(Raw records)
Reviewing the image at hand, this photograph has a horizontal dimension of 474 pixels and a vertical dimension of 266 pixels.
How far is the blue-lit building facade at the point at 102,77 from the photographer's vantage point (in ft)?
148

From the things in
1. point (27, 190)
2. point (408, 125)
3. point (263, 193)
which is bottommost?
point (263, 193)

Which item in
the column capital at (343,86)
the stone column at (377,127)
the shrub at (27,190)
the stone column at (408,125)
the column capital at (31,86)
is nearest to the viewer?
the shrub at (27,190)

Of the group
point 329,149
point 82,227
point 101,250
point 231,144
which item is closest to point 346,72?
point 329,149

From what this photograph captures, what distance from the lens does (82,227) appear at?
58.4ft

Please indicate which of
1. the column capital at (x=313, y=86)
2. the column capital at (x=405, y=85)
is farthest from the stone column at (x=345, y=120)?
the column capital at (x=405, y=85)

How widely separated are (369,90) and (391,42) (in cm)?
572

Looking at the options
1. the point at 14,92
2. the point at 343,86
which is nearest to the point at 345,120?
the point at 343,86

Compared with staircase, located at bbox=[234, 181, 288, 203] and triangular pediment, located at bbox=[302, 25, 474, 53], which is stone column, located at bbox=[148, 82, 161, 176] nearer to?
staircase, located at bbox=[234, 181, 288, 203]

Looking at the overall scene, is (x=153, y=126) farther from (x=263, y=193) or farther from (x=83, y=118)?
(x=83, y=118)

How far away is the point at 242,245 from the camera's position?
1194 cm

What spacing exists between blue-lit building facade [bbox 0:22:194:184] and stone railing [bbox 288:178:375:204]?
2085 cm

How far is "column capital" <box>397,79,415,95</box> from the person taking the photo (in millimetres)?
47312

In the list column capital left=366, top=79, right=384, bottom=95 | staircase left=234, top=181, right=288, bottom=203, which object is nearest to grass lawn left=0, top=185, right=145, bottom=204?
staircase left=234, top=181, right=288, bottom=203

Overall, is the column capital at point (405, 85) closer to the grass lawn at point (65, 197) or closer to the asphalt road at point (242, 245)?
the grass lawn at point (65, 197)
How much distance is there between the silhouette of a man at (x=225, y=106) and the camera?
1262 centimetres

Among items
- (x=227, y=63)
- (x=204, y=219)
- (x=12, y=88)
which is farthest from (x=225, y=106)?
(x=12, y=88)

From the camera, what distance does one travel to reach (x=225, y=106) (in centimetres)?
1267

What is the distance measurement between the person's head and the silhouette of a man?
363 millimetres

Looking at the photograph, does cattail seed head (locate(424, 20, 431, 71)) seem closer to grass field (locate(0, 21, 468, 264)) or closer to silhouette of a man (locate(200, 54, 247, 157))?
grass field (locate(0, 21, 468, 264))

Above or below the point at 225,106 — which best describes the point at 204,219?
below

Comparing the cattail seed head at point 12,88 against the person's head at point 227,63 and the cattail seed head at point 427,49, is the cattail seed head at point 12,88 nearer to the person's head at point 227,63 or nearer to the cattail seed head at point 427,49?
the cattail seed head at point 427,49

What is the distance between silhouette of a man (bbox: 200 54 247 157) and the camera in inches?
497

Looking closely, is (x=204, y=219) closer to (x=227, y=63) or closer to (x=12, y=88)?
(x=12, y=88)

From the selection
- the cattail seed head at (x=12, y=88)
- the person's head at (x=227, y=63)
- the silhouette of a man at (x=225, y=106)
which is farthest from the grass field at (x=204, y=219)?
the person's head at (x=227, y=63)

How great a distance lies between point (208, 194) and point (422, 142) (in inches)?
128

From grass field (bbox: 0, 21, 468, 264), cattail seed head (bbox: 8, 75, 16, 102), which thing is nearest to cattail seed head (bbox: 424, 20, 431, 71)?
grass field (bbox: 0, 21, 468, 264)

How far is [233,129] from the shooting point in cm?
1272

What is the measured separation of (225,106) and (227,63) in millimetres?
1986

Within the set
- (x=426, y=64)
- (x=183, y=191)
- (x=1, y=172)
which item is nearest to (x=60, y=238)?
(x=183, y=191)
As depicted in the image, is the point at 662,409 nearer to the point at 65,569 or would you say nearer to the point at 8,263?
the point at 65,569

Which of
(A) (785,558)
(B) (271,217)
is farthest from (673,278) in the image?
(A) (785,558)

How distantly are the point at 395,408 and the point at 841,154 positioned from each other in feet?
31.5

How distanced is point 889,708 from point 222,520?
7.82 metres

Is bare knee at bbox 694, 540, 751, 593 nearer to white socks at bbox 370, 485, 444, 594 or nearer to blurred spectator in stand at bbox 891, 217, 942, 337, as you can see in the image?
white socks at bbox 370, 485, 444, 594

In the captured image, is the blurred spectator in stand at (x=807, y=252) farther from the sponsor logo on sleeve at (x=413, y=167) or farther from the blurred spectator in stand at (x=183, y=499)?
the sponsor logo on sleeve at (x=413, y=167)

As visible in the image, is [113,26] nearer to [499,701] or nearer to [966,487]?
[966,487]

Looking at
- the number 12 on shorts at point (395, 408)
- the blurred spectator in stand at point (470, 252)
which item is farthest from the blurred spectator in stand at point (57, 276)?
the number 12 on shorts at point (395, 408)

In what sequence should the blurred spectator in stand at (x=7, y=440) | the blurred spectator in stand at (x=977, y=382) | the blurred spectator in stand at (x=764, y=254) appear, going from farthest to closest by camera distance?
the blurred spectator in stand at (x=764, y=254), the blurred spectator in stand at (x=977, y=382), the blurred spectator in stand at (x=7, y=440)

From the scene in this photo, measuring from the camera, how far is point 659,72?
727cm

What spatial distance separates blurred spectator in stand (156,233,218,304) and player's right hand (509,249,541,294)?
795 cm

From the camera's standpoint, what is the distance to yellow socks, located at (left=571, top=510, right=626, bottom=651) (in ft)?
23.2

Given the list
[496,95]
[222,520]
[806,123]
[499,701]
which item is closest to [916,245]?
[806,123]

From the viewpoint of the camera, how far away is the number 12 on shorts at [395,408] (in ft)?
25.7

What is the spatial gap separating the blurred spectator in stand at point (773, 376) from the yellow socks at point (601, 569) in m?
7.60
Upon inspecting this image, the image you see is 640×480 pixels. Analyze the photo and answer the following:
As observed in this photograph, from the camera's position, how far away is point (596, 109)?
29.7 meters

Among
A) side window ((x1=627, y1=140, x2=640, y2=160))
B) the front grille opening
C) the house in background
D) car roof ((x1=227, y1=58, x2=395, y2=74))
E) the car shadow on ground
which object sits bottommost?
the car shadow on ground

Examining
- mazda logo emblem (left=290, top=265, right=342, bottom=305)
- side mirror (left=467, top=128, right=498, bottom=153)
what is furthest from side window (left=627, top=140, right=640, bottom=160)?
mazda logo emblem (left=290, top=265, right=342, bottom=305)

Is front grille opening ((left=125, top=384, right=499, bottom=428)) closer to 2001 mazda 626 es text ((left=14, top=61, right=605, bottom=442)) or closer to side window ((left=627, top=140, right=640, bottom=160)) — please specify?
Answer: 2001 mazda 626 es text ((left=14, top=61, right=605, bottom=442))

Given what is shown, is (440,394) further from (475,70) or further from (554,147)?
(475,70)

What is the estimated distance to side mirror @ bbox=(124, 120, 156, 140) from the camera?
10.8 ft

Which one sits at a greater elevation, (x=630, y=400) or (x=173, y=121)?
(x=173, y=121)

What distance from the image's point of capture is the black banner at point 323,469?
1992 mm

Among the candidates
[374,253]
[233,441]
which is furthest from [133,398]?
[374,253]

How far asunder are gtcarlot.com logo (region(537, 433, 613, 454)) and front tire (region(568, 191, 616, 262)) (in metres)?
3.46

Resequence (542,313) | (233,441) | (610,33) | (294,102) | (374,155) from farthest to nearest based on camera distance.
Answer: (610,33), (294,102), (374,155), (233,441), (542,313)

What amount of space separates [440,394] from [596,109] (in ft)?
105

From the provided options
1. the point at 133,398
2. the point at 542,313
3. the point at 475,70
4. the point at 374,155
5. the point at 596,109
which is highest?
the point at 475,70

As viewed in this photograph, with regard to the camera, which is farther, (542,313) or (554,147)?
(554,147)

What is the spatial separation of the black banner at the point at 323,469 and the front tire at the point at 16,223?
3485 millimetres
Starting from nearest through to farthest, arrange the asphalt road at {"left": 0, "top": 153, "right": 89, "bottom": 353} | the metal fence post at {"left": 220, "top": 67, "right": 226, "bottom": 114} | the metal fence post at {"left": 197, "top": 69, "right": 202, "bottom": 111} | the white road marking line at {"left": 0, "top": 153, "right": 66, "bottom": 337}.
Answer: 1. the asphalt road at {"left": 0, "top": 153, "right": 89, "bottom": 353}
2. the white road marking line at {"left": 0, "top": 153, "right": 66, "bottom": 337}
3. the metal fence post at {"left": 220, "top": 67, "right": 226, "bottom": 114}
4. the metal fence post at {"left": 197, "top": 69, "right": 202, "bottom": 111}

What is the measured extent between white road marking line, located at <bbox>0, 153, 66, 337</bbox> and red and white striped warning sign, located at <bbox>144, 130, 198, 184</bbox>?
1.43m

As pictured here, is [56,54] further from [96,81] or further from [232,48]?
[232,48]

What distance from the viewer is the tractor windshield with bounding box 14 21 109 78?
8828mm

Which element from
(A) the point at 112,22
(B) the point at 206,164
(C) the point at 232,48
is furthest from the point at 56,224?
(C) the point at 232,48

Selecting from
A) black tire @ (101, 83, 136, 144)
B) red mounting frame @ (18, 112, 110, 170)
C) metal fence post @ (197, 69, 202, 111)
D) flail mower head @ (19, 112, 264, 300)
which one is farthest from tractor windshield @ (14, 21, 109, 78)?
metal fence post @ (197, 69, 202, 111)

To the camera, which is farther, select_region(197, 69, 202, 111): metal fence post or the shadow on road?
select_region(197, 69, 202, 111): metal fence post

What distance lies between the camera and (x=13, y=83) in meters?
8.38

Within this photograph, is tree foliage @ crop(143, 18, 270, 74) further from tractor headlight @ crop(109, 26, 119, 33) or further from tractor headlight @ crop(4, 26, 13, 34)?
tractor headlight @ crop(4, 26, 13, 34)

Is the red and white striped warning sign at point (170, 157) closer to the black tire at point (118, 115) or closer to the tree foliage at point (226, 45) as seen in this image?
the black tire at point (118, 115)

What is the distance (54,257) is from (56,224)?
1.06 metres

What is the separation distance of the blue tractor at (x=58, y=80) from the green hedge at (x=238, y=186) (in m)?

**Requirement**. Take every line from the one containing "Which element from" to the end of the listing and output it exactly, with nothing else.

**Response to this exercise**.
Which element from
(A) the point at 112,22
(B) the point at 206,164
(C) the point at 232,48
is furthest from the point at 56,224?
(C) the point at 232,48

Selecting from
A) black tire @ (101, 83, 136, 144)
B) red mounting frame @ (18, 112, 110, 170)
C) metal fence post @ (197, 69, 202, 111)
D) flail mower head @ (19, 112, 264, 300)
which one is farthest from tractor windshield @ (14, 21, 109, 78)?
metal fence post @ (197, 69, 202, 111)

To the camera, which is farther, select_region(197, 69, 202, 111): metal fence post or the shadow on road?
select_region(197, 69, 202, 111): metal fence post

What distance lies between the camera and (x=13, y=83) in meters?
8.38

Within this photograph, is tree foliage @ crop(143, 18, 270, 74) further from tractor headlight @ crop(109, 26, 119, 33) or further from tractor headlight @ crop(4, 26, 13, 34)?
tractor headlight @ crop(4, 26, 13, 34)

Is the red and white striped warning sign at point (170, 157) closer to the black tire at point (118, 115) or closer to the tree foliage at point (226, 45) as seen in this image?
the black tire at point (118, 115)

What is the distance (54,257) is from (56,224)?
1.06 metres

What is the separation distance of the blue tractor at (x=58, y=80) from the green hedge at (x=238, y=186) (in m)?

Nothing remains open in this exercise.